If you deploy or manage a Citrix environment, you are also well aware by now how important logs are for troubleshooting regardless if you do it yourself or you call Citrix Support. In PVS 5.x and 6.x, if logging is enabled, you would normally see the following logs under C:\ProgramData\Citrix\Provisioning Services\Logs:
Each log corresponded to a process. For instance, if you are troubleshooting an issue with the Console GUI you would be looking at Console.log, the stream process would log to StreamProcess.log, etc. In PVS 7.x, however, server-side historical logging is no longer enabled through PVS nor it’s located under the same directory. Our modules are now integrated in Citrix Diagnostic Facility (or CDF) much like XenApp, XenDesktop and Citrix Receiver/ICA Client. There are two options that you can use to generate and collect a single CDF trace from PVS:
This tool is nice and easy. All you need to do is download it on your PVS server, extract it, run it as an Administrator, and start a trace (preferably select all modules). This works great if your issue is reproducible at will (for example, a MAPI error when launching the PVS Console). The trace is generated as a .ETL file in the same folder you installed CDF Control and can be viewed from the same tool or parsed to a .CSV file to open in a more convenient program such as Excel.
This is a very, very powerful utility. A bit more complex to install but adds a real value to your environment. It runs as a Windows service and generates a circular CDF trace under C:\Windows\CDF Monitor. There is a config file that comes with it and for PVS there is an extra step to go to CTX138698 and download the PVS-specific config and place it in the CDF Monitor installation folder to replace the original one. Luckily, full instructions on how to deploy CDF Monitor are provided in the same article. I highly recommend this tool for capturing intermittent issues and root cause analysis of production outages.
Note: CDF tracing is only integrated with PVS 7.x. There are no CDF modules for previous versions. Target-side logging can still be enabled from the PVS Console and is logged into CDF. ConfigWizard and Console logs are still available under the old folder.
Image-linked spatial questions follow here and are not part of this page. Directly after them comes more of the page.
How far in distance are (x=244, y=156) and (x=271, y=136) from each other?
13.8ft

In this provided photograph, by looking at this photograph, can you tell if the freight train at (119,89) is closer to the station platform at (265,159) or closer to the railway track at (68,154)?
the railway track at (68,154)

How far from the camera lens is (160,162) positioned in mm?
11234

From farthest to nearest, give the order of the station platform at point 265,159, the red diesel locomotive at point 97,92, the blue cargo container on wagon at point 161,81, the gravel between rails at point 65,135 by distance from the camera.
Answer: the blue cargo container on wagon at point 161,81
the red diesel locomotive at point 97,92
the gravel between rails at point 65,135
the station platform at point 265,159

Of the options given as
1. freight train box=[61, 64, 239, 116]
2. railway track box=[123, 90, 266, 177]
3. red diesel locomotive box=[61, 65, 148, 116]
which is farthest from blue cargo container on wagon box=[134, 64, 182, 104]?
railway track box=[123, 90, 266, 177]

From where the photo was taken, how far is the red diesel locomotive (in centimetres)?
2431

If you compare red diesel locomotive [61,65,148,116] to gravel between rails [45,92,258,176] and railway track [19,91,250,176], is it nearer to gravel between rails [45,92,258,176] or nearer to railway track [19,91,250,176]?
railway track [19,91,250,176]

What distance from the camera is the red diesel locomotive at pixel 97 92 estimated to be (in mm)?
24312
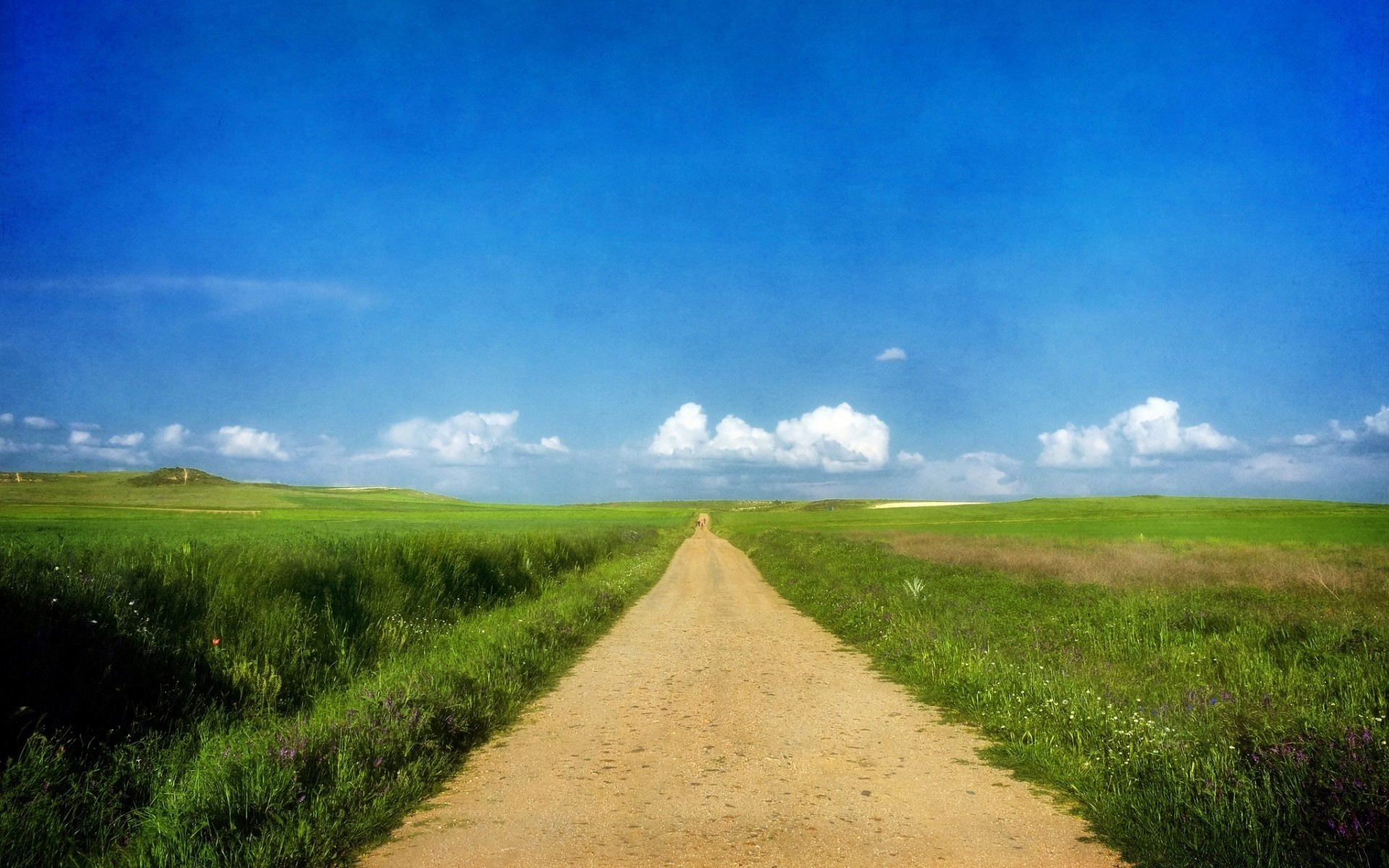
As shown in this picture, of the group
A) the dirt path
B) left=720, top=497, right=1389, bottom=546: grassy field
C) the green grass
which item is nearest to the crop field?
the dirt path

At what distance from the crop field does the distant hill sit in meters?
70.9

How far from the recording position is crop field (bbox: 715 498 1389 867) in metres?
4.57

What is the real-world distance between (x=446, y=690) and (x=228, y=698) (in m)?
2.19

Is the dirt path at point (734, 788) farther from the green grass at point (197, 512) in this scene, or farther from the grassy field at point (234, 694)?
the green grass at point (197, 512)

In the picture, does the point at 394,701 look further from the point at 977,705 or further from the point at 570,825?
the point at 977,705

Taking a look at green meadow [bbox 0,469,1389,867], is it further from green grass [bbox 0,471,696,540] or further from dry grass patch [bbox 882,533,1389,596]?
green grass [bbox 0,471,696,540]

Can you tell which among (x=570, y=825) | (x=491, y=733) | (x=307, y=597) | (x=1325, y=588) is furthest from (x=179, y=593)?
(x=1325, y=588)

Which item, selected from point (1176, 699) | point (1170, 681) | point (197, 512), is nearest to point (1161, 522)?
point (1170, 681)

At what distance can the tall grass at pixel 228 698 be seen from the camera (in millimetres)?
4660

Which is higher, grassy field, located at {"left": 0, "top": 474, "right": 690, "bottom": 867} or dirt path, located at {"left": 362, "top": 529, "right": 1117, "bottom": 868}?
grassy field, located at {"left": 0, "top": 474, "right": 690, "bottom": 867}

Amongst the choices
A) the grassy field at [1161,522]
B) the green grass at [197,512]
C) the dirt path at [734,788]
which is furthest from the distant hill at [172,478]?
the dirt path at [734,788]

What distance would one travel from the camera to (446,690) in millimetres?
7715

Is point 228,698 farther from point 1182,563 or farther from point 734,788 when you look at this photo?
point 1182,563

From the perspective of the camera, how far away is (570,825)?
494 centimetres
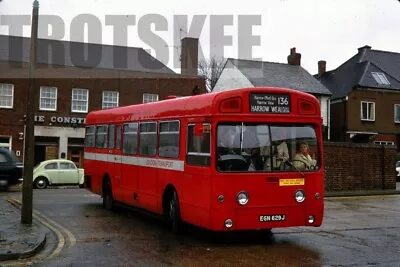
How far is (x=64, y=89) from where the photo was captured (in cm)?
3562

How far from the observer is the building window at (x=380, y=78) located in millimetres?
44500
As many of you have noticed, PVS 7.1 has a brand new cache type called “Cache in Device RAM with Overflow on Hard Disk.” This new feature of PVS is designed to provide better performance by combining the light speed of RAM with the efficiency of hard disk storage and at the same time avoiding previous hurdles such as unexpected BSOD when using RAM cache due to the memory getting filled up. The new differencing format of the file (VHDX) also resolves the issue when caching to device HD where applications accessing printer drivers would randomly crash.
As some of you have noticed, however, target device performance has not increased dramatically in terms of speed. In fact, some folks out there with IOMeters have reported that IOPs have not improved at all with the new cache type. This is currently a known issue due to a problem turning on the RAM portion of the cache and I know for a fact that Citrix is working on fixing it in the next hotfix release for PVS 7.1. So stay excited!
The RAM portion of the this cache type is fixed in CTX140338 which is a target device hotfix.